His words (posted online days before his act) strike my heart many times over:
“Many of us like to ask ourselves, ‘What would I do if I was alive during slavery? Or the Jim Crow South? Or apartheid? What would I do if my country was committing genocide?’ The answer is, you’re doing it. Right now.”
I am guessing many of you out there are struggling with this like I am: what could I possibly do to interfere with this genocide? How can I do something that wouldactually change the situation, since marches and petitions seem so inadequate to the task? I have gone to protests against Zionists, port shutdowns, and marches when I can; I write to awful Zionist politicians who I highly doubt will care about my postcards and emails (but I do it nonetheless).
We shouldn’t have to kill ourselves to make change (and I truly believe we are all more valuable to the world alive than dead), but Aaron’s example shows that sometimes, extreme situations call for extreme responses. And that extreme responses can catalyze discussion and action more than the socially-acceptable forms of “politics” we are encouraged to prioritize.
Why aren’t more people responding outside of those forms? Why am I not doing more radical acts of direct action, of sabotage, of afflicting those who are inflicting harm, of laying my body on the line? Like many, I have my excuses. We should not act from guilt, but neither should we expect change to come without being uncomfortable, or inconvenienced, or put at risk.
Ultimately, my own barriers to action seem mostly a matter of disconnection: I don’t want to act alone, and need to find my people and get organized.
I have begun to organize with a Palestine Liberation Collective at my workplace (which is a start, but I don’t think we’ll be occupying our boss’s office just yet). What I (and I think many people) really need is a like-minded group of people who want to do more.

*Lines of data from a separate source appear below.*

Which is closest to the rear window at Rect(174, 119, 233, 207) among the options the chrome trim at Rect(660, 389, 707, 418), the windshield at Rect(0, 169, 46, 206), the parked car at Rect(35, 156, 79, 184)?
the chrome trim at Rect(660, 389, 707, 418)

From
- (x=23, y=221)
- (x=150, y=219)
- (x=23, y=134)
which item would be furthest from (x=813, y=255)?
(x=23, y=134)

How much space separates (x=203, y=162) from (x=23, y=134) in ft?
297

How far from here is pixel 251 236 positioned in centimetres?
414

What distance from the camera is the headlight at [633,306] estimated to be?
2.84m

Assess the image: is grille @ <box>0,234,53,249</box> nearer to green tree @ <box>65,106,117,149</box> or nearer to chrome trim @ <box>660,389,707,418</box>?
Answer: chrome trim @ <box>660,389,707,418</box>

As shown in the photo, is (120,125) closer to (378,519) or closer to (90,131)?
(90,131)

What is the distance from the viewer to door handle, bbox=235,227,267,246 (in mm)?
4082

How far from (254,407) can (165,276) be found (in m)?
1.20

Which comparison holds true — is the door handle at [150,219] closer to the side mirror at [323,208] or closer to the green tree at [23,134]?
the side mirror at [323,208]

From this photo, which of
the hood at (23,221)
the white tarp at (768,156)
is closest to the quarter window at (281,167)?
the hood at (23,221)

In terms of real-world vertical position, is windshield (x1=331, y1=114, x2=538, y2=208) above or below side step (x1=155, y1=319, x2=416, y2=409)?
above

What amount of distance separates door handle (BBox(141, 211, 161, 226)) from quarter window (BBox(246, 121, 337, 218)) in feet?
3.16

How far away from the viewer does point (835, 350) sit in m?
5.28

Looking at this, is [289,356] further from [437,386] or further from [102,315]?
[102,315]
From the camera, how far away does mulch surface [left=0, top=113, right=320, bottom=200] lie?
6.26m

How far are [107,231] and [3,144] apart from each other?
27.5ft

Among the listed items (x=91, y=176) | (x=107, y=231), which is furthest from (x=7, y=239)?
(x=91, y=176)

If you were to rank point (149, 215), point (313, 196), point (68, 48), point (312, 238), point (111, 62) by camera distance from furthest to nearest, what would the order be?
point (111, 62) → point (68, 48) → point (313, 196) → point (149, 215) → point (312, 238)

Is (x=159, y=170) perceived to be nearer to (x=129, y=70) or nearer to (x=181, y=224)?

Mutual encouragement, a feeling of belonging, a dismantling – act by act – of our own alienation.
It’s time (as if it ever stopped being time) to form affinity groups and get creative, and get confrontational. Confront war profiteers at their fancy dinners. Confront our locally elected assholes like State Senator Scott Wiener and Berkeley Mayor Jesse Arreguín at their fundraising events. Confront military recruitment centers, Elbit Systems weapons producers, and the tech companies actively censoring pro-Palestine content on social media and elsewhere.
People are rightfully livid about this ongoing genocide, and I think they (we!) are ready for more intense and extreme ways to fight back. The radical right knows how to radicalize their base – why doesn’t the radical left?? But let’s radicalize with values of care, dignity and solidarity, and with a vision of a world without wars, prisons, politicians and settler colonies. Let’s remind people – as Aaron Bushnell has with one selfless act – that when another world exists in our hearts, the world outside us cannot stay as it is forever.
We simply need to keep our hearts whole, keep our vision clear, keep our friends and communities close, and act fiercely and autonomously. You never know what may come of it.
With deep mourning for the 30,000 Palestinian martyrs (and counting), R.I.P. Aaron, and all others who refuse to accept this awful world as it is.